Catholic Church's immigration stance: A knife in the backs of America's unemployed

 

Anybody who has followed the immigration issue in recent years knows that the Catholic Church, which has watched its membership steadily decline, has been a leading proponent of amnesty for illegal aliens.

This comes as no surprise because three fourths of the nation’s illegal population comes from Spanish-speaking countries where Catholicism is the primary religion.

The U.S. Conference of Catholic Bishops routinely reminds parishioners that we have an “obligation” to “welcome the stranger.”  Words, like “humanity,” “understanding,” “compassion,” fill their press releases and quotes that appears in what these days passes for “news stories” about illegal immigration. 

 

Among the most recent attacks against the nation’s unemployed Americans – and legal immigrants – is this Feb. 14 blog by Fr. Tom Joyce that appeared on the U.S. Catholic magazine’s web site. 

The most insulting part of this piece for me is this: The immigration debate is hardly driven by science or even “facts”. It’s a political and emotional debate where facts can get in the way.”

Well, Fr. Joyce, the facts are these:  Your church is joined at the hip with the Obama administration that is allowing 7 million aliens to keep their nonfarming jobs and every month issuing 125,000 work permits to foreign workers while 20 million Americans, many of them poor and with no more than a high school education, cannot find full-time employment.  Where is your compassion and humanity for them?

On the same day that Fr.

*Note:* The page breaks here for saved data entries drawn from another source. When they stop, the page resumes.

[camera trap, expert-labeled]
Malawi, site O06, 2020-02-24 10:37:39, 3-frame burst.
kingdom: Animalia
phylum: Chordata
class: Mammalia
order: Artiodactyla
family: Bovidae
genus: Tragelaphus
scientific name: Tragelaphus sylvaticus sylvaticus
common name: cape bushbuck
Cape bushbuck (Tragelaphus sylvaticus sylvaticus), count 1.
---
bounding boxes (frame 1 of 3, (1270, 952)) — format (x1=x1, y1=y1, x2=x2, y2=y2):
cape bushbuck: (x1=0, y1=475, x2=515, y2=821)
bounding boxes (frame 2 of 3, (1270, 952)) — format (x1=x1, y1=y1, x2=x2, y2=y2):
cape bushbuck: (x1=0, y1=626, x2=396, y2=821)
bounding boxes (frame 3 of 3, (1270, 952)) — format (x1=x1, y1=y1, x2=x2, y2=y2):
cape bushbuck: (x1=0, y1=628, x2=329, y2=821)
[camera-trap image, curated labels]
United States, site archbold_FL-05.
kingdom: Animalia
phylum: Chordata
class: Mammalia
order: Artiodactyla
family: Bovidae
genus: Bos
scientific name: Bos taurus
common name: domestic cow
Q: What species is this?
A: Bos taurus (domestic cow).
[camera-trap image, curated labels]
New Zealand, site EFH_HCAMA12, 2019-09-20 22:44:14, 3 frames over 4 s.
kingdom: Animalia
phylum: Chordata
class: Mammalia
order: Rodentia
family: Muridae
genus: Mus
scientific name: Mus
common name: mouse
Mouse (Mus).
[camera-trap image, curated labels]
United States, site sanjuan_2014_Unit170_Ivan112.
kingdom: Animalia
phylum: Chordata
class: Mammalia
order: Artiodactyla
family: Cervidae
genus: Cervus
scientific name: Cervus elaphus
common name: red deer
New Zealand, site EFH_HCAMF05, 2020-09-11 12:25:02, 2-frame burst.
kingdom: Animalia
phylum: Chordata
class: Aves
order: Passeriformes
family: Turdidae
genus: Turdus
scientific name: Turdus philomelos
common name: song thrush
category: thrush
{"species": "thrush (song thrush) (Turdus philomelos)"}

Joyce’s blog appeared, Radio Iowa ran a story about three Catholic bishops who lobbied members of that state’s legislature asking them not to support the idea of requiring Iowa employers to use E-Verify, the free federal computerized program that prevents illegal workers from entering our workforce.  In other words, protecting American workers, you know, as in citizens.

The arguments they made were the usual:  E-Verify would “complicate the hiring process” and put an “increased burden on law enforcement.”   However, one of the bishops, Marvin Amos of Davenport, at least at the courage to admit that illegal aliens should be allowed to remain here.

For the record, I’m Catholic and regularly attend mass, but these days I am left wondering why I should even bother.  Every Sunday we Catholics “offer up our intentions” that include prayers for our elected leaders, the sick, travelers, military service members and their families, and – “those looking for work.”

During a recent homily, our pastor noted a conversation he had with a lay member of the church who expressed dismay that illegal aliens living here in Wisconsin are unable to get drivers licenses so they can look for work.  The unemployment rate in “America’s Dairyland” is 7.1 percent and in December led the nation in job losses.

When leaders of the Catholic faith, as well as other religions, ask their flocks to look into their own hearts to determine whether they are doing all they can to help those down on their luck, one word comes to my mind:  hypocrisy.  These clerics will claim to be “doing God’s work,” but since when did such work include contributing to the economic misery of so many and helping to destroy the nation that allows them to live as well as they do and – most importantly – worship as freely they do?